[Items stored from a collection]

-- START --

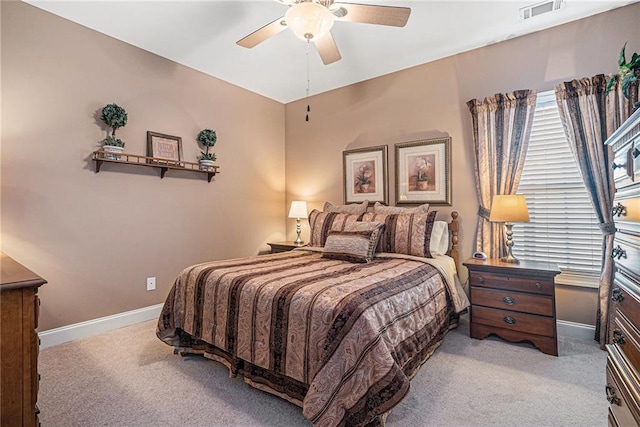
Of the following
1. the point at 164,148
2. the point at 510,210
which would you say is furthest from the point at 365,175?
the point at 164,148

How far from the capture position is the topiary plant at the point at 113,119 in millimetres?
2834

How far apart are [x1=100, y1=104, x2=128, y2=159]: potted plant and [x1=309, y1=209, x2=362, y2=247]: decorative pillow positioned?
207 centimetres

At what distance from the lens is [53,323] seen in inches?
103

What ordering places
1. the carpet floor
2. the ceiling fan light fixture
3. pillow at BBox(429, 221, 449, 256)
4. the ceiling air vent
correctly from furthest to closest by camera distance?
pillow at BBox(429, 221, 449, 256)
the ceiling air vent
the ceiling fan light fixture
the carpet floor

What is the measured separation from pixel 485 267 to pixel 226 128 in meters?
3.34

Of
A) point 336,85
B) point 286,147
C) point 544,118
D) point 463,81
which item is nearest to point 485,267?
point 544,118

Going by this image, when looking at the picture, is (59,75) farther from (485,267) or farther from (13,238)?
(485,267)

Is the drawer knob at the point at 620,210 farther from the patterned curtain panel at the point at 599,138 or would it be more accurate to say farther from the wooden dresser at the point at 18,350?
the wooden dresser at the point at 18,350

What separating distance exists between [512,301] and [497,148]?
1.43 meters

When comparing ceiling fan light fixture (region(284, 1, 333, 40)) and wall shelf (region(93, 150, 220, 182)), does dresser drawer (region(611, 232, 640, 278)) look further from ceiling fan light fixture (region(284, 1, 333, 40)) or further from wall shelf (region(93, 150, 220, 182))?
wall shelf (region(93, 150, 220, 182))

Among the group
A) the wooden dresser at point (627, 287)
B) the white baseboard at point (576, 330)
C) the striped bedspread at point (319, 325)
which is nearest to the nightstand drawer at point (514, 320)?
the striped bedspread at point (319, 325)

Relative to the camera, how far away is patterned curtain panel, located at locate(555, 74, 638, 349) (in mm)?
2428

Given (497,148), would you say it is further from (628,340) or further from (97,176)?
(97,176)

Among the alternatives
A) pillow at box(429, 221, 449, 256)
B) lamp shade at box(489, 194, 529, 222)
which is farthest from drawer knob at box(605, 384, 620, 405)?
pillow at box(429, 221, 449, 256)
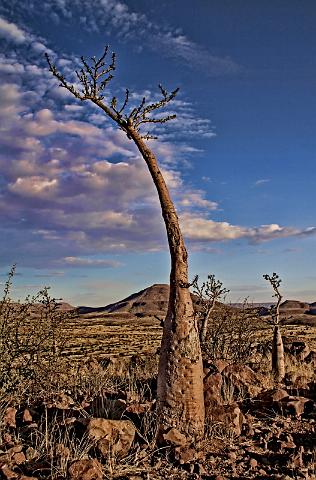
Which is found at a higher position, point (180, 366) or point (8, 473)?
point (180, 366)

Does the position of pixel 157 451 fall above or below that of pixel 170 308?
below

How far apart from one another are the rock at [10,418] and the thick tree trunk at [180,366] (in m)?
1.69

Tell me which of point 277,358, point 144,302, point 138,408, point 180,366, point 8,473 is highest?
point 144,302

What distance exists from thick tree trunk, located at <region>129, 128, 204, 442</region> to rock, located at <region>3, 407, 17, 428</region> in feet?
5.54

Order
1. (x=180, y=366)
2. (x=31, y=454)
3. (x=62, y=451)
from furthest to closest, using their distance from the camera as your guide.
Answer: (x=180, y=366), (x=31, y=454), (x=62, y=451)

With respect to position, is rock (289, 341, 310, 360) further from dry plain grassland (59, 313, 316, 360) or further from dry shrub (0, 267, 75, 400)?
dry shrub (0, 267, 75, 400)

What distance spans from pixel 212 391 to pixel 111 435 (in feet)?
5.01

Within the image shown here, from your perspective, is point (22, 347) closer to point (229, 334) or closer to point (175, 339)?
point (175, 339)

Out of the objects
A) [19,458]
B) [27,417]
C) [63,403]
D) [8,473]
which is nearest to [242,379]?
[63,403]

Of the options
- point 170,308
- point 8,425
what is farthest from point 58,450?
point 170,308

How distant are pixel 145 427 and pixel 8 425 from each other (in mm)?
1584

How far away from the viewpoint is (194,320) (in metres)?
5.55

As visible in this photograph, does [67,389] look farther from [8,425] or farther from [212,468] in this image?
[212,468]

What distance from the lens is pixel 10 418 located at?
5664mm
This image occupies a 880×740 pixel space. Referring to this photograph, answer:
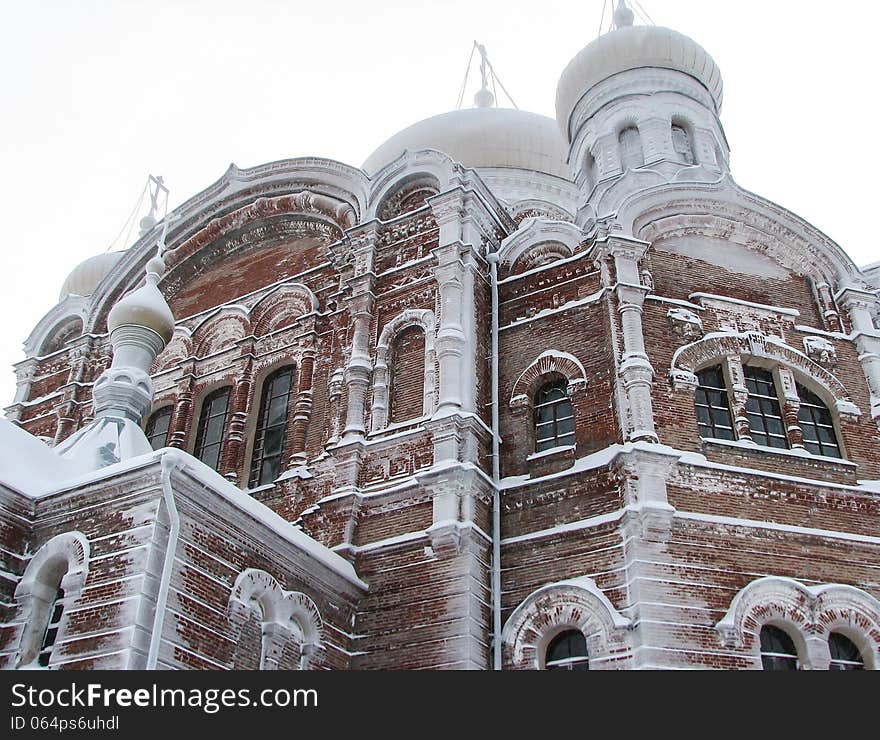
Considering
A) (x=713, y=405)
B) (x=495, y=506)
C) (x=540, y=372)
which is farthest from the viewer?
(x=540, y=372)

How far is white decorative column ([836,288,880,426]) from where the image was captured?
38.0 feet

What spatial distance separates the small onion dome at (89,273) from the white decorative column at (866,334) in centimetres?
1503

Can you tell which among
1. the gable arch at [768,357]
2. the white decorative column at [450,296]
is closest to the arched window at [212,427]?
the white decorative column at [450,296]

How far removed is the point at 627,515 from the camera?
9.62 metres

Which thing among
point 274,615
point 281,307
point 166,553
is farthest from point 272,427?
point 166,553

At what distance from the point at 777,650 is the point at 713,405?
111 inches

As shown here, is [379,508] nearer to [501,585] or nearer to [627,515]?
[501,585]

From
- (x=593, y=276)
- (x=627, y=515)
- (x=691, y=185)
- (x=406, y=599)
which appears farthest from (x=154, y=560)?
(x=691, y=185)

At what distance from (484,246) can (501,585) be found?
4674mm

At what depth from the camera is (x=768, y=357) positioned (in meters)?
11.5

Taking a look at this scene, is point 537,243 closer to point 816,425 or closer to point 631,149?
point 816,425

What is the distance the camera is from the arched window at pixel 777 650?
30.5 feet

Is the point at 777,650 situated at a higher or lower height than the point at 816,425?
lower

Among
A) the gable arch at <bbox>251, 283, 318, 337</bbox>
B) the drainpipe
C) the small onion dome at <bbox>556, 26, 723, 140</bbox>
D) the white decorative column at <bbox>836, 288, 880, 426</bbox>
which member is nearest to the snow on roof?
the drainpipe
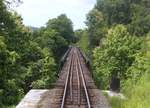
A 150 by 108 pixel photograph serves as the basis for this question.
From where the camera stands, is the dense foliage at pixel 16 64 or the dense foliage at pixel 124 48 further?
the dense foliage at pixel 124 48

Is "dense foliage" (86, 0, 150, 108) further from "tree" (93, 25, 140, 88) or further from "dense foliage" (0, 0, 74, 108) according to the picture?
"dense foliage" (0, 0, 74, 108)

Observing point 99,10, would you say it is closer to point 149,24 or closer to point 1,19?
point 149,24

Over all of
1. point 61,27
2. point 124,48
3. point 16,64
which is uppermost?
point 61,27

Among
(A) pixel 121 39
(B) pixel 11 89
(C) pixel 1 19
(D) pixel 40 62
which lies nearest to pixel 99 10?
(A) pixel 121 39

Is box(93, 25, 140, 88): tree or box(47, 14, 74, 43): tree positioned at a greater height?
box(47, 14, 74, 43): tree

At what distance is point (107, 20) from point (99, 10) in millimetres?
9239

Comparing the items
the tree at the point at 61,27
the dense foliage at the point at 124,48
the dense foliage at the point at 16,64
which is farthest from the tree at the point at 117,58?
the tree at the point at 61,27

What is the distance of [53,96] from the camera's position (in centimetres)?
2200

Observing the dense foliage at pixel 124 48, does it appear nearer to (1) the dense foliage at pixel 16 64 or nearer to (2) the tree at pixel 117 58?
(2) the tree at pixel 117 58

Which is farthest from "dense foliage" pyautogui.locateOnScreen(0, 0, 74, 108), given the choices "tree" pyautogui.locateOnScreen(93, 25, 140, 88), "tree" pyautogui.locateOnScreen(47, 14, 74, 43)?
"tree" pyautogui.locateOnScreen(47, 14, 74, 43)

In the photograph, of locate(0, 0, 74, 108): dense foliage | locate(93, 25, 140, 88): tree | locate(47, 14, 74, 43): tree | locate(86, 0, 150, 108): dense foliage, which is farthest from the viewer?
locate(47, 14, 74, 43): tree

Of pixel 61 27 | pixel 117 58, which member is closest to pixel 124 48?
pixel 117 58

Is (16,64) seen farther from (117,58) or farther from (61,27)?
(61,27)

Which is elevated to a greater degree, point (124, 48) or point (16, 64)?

-- END --
-- START --

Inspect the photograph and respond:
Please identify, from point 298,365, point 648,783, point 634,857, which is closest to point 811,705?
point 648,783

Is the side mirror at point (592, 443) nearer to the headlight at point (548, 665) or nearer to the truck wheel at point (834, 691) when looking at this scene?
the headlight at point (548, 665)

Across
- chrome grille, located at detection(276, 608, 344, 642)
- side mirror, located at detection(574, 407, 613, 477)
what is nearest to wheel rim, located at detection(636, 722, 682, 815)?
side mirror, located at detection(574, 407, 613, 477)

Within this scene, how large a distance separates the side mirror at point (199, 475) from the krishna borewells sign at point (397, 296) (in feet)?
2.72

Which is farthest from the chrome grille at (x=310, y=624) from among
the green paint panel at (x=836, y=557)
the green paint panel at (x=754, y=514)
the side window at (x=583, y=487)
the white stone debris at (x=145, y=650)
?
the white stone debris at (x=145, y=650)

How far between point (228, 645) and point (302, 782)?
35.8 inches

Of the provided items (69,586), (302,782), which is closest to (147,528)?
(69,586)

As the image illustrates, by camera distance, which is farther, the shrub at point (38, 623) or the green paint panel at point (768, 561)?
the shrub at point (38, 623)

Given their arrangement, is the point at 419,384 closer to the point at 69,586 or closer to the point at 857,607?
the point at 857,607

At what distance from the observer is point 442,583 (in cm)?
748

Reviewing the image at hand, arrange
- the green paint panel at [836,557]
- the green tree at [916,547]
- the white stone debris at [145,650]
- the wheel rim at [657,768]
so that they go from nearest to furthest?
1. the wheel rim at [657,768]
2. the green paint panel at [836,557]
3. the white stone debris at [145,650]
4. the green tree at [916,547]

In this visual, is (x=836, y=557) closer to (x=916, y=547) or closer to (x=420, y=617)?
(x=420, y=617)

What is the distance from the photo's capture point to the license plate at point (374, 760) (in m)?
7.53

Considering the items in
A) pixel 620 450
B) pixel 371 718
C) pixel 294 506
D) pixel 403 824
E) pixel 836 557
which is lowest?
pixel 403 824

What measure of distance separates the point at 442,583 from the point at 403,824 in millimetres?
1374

-- END --
-- START --

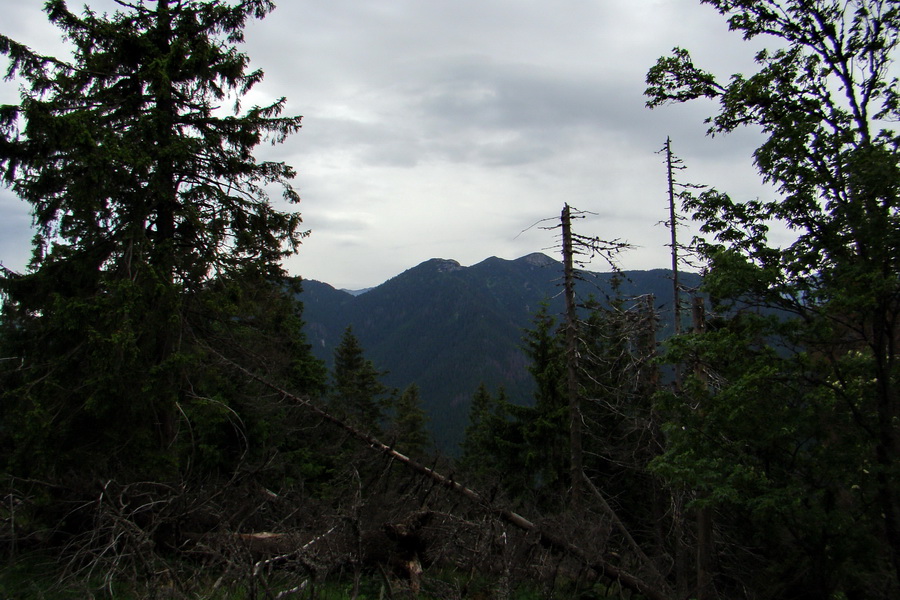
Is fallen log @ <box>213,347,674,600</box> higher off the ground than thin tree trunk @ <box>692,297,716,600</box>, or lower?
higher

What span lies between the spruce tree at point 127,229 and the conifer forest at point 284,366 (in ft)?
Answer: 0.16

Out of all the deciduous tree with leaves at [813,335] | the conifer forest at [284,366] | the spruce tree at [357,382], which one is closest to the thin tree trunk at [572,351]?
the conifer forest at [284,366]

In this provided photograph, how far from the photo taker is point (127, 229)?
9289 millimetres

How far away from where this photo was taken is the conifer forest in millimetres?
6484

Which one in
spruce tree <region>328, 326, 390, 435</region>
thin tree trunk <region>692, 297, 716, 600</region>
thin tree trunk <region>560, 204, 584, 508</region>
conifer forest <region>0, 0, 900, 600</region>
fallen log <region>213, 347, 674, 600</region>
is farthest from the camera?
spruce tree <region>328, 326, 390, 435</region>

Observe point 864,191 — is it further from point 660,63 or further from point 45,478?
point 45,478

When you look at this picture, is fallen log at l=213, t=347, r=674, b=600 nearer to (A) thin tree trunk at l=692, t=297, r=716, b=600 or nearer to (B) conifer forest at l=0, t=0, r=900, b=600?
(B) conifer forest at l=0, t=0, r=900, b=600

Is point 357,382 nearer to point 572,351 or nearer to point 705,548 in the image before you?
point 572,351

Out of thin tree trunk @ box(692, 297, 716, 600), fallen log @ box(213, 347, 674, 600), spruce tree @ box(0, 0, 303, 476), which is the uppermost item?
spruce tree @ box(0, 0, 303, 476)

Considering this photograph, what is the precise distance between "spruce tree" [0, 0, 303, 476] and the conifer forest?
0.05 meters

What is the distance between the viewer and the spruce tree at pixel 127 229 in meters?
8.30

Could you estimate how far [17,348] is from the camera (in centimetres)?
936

-- END --

[REQUIREMENT] Show each line from the entries above that contains the string "lies", treating uppercase and lowercase letters as different.

[RESPONSE]
which lies nearest to pixel 99 10?
What span lies between the spruce tree at point 127,229 and the conifer forest at point 284,366 (in ft)?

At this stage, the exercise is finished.